So if some of the Drs are inept why not test us all since they are the ones teaching us wouldnt it be logical to start at the top. The only reason they are starting with us is that we have no choice but to take the &%!@ing test.

In my book if you cant manage a H&P by fourth year it is b/c you cant walk to the room on your rocker-bottom feet.

They have NO statistic proving the tests efficacy or predictions on how this $1500 exam will improve the quality of physicians.


All comments are welcome. If I am completely off base please let me know .
 
Blame the USMLE and FSMB who organized and is making this a requirement. IMG grads have had to take it for awhile. I'm against it (although I'm grandfathered), the AMA is against it (shows you how much power they really have) and so are nearly every medical student I know. I still think this is a job that medical schools should be doing but it looks like there is nothing you can do. Once the USMLE made it a requirement, the AOA really didn't have a choice. Sounds like they really need more than one testing site though.
 
I actually think that the exam is a good idea. I know it's a lot of money, but there has to be a "standard" exam to test clinical skills. We already have textbook knowledge exams (USMLE and COMLEX) that test everyone the same way. We need a clinical skills exam that tests everyone the same way.

I do believe you can teach someone how to communicate with patients better. This exam will make people more serious about developing more real patient skills. As much as people hate to admit it, it's easy to lock yourself in the library and memorize a pathology book, but it's something entirely different to treat and diagnose a patient in a finite timeframe.

There is actually some data that this type of exam helps you develop better patient skills. There was a study a few months ago in JAMA that compared US medical grads with foreign medical grads. It was embarrasing. In almost every category the foreign grads trounced the US ones. As you know, foreign medical grads need to prepare for a clinical skills exam to be licensed in the US. American students don't...until now.

You have to show your social skills before being admitted to medical school via an interview with several people. Now you have to show your patient skills before graduating. It kind of makes sense, don't you think?
 
It all sounds fine and dandy, but I think we all know why this is happening: The almighty dolla'

There's no reason this thing should cost that much money.

Is it going to make better doctors, realistically? Pleeeeeease 🙄

I would think our third year attendings will find out real quick if we are competent H&Pers.
 
look the big issue here is this.....
the current Board exams...NBOME and USMLE...when you pass.....all they show is that you know some facts and more importantly, they show that you know how to take a test. I know some great physicians with wonderful people skills and that are excellent diagnosticians, who failed thier boards at least once.
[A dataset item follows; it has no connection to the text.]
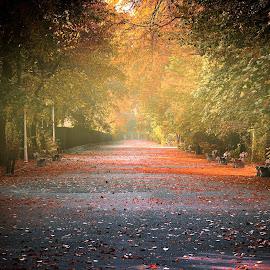 autumn by Cornelius D - City,  Street & Park  City Parks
The clinical skill exam will test you not only on your ability to communicate with a patient, but also that you know how to follow up on clues and come up with the right diagnosis or a reasonable facsimile thereof. Most medical schools now have intiated at least some form of clinical skills lab. If your school hasn't perhaps you should be questioning WHY.😕
 
This new part of the test is nothing but a money making scheme.
 
this test doesn't even count for us though......it's just an extra expense and travel time.

correct me if i'm wrong, but from what i understand it's the class of 2008 that will have to pass it.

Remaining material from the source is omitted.